I reached my closet when I realized that I still hadn't done laundry.  I was very thankful that we had a washer and dryer in the house, and that we didn't have to use the ones in the basement of this apartment complex.  Three flights of stairs with a heavy load of laundry is anything but pleasant. 

I put a load of my clothes in the washer and returned to my room, hoping there might be a pair of pants that I somehow missed. 

Kicked halfway under my bed were the pants I'd worn two days ago.  I'd only worn them once before, and they didn't stink or have any stains, so I deemed they might be fit to wear around the house for now.  I added my wet jeans to the washer's current load.  

There was a knock on my bedroom door and Sam asked, "Are you decent?"  

"Yeah, come on in."   My door creaked open a crack, and Sam poked his head in.  "What are you doing?  You don't have to peek.  You've been in here countless times before.  Hell, you slept in here last night,"  I reminded him.

"I'm just used to using the window.  Doors are predictable, remember?"  I laughed as he came in all the way and took a seat on the edge of my bed.

"I can't believe you remember that."  

"I remember just about everything you've said to me.  I usually write it down before I can forget."  I looked at him as if I was seeing him for the first time.  "What?"

"Do you really keep a journal?"  I never thought that guys were capable of writing down their feelings.  Then again, Sam was a writer.  

"Yes.  You don't?"  I shook my head.

"When I'm stressed or upset, I write.  Sometimes in a journal, sometimes in a story."

"What do you like about writing?"  

"What do you like about painting?"  he countered.

"Oh, please, Sam.  You know what I like about painting.  It's how I express myself.  When I'm angry, I paint and then I'm not angry anymore.  When I'm sad, I paint and I'm not sad anymore.  I like being able to create anything I see in my head."  

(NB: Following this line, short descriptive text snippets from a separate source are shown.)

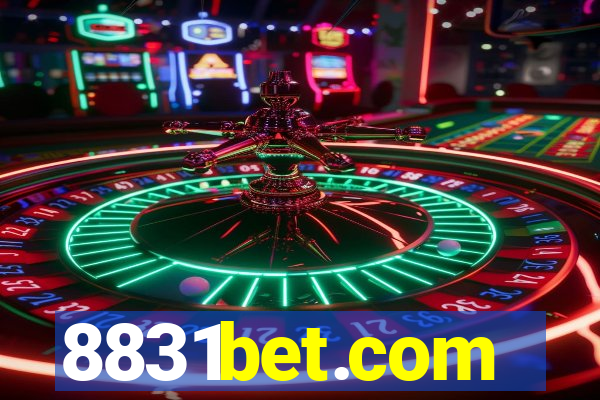 8831bet.com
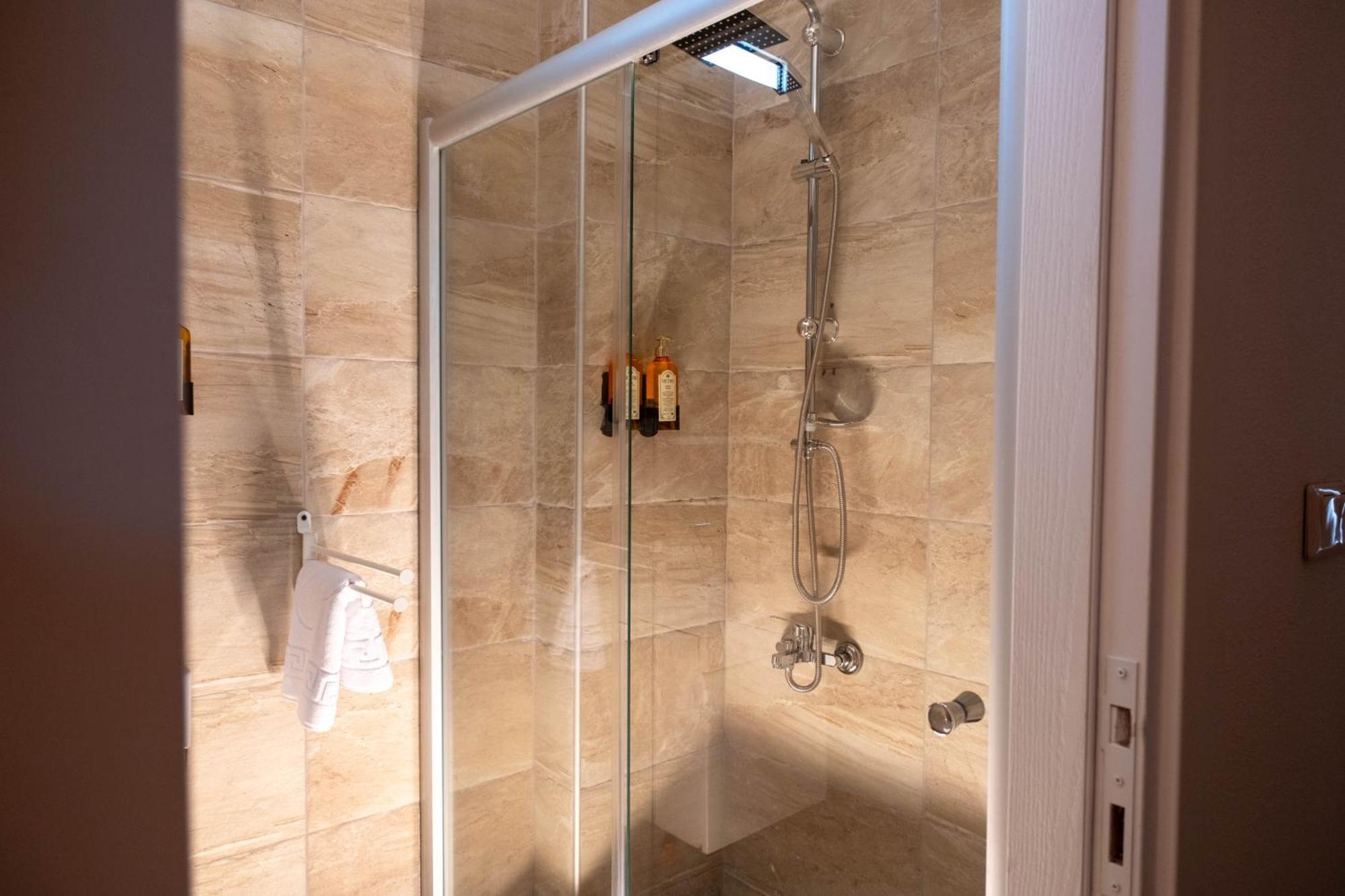 Alacati Limonaia Hotel מראה חיצוני תמונה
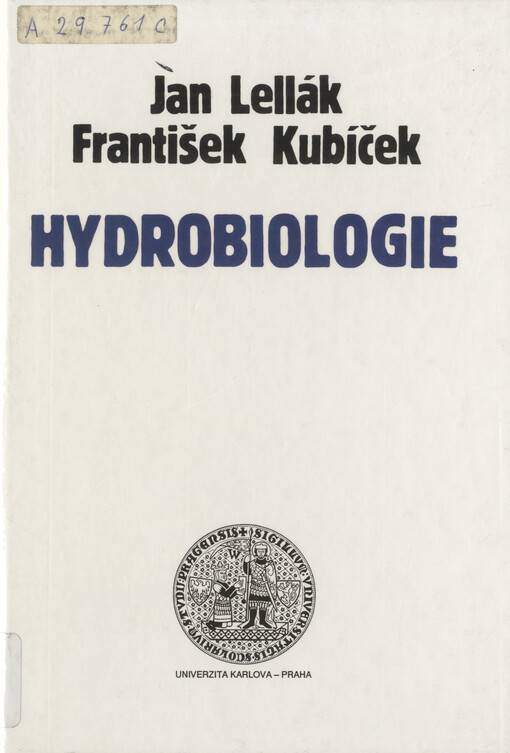 Hydrobiologie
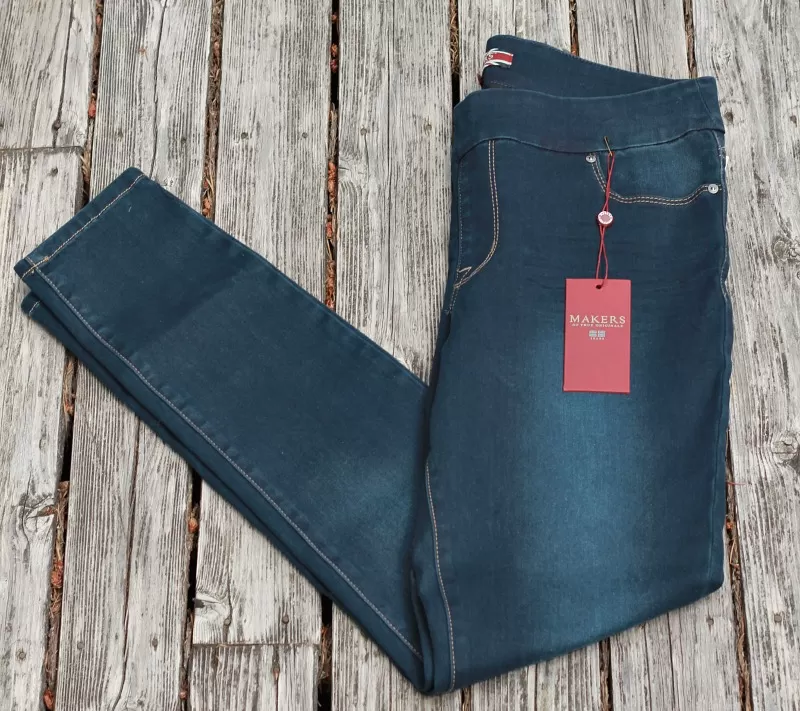 Stitch Fix Makers Estee Skinny Jean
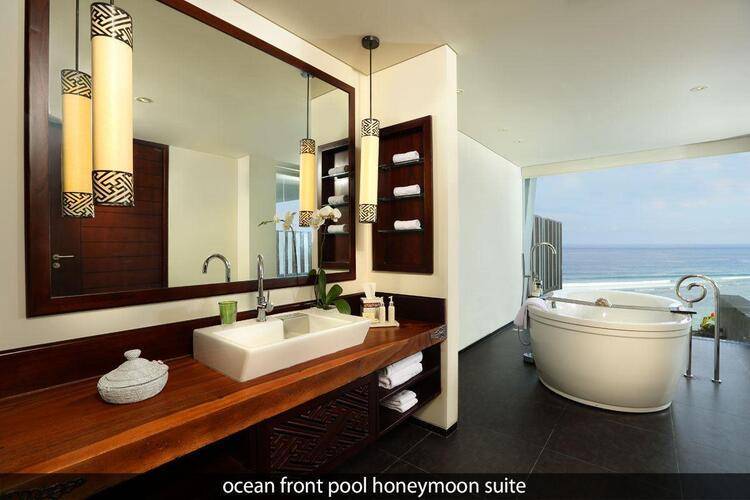 Samabe Bali Resort & Villas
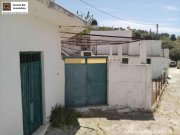 Grioria Kreta, Grioria, renovierungsbedürftigs Steinhaus 130m² Wfl. Meerblick Haus kaufen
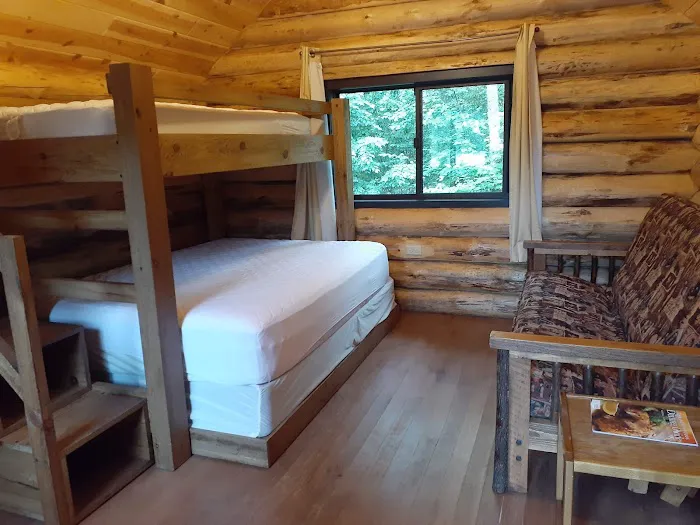 Lake Chippewa Campground Picture 2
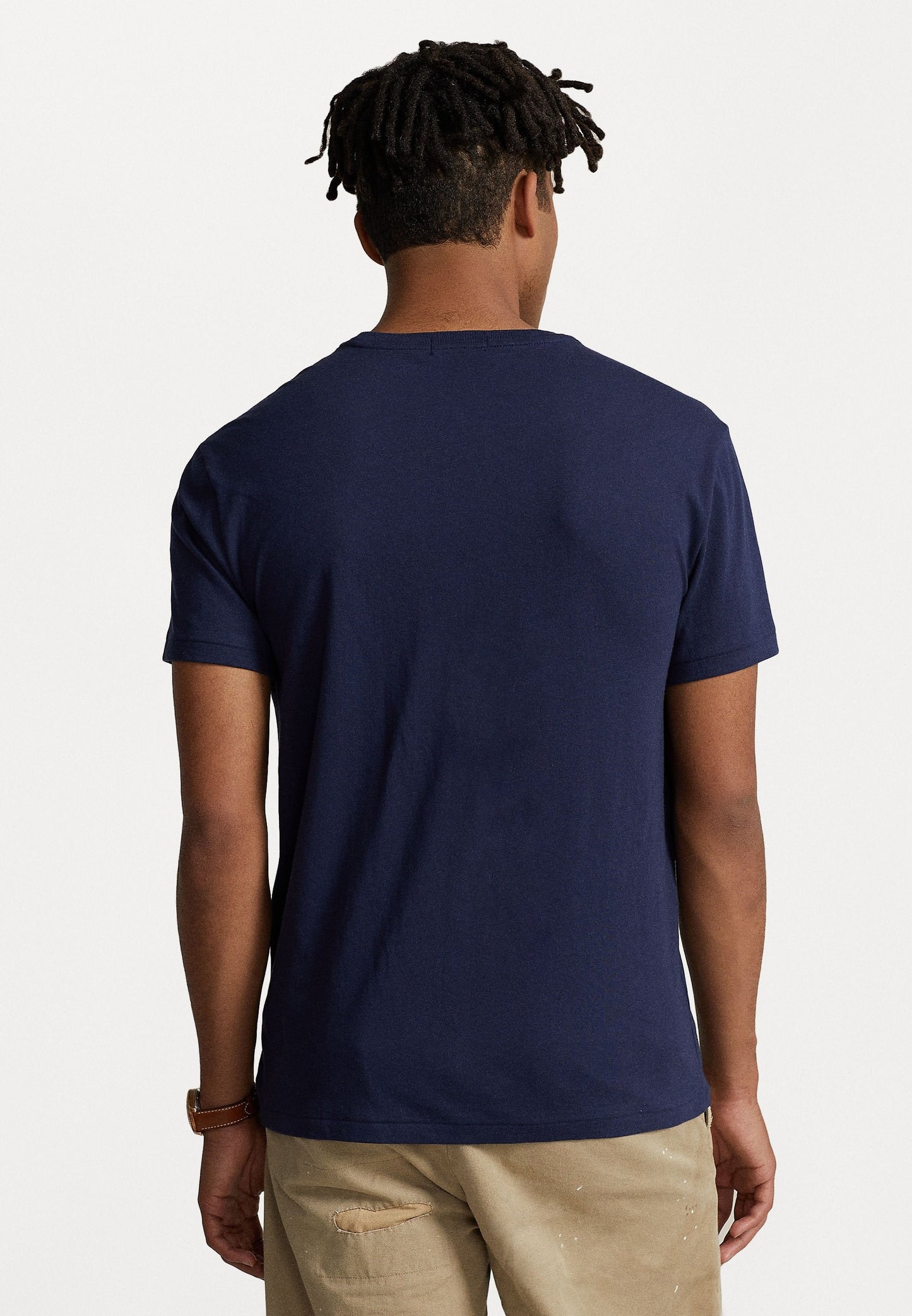 t-shirt uomo polo ralph lauren-710854497026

"Yes, well, writing is like painting, but with words.  All I need is something to write with and write on.  I can create worlds too.  I like the power it gives me.  When my characters speak of a God, they're talking about me.  I can create or destroy anything.  I can take and give anything I like.  When I write, I'm never lonely." 

"I had no idea you felt that way.  Can I hear something, please? You've seen all of my paintings, the good and the bad.  I've never read anything of yours.  Please, Sam?  I'm begging you.  I'll get on my knees and plead if I have to, but please.  Just one page? One little bitty page?" 

"I just took my notebook back to my room."  


"Fine, come with me."  I jumped up off my floor and hugged him tight.  I bounced with every step I took, I was so ecstatic.  Sam just shook his head at me.  

I was sitting on the edge of Sam's bed, waiting on him.  He was digging through his desk drawers, searching for the "right one".  I didn't care what it was I got to read, I just wanted to see his work with my own eyes.  

When I'd told his dad, Alex, what we were doing, he seemed taken aback.  I guess Sam didn't often let anyone read his stuff.  

"The last thing of Sam's I read was when he was in seventh grade.  Kudos to you, Nikki.  He's so secretive about it all anymore."  He winked at me, his eyes crinkling.  Then he went back to his news paper.  

"It's not done yet, but this is my favorite so far.  Ten times better than the one I was originally thinking about showing to you."  He handed the notebook to me and sat down across from me in his desk chair.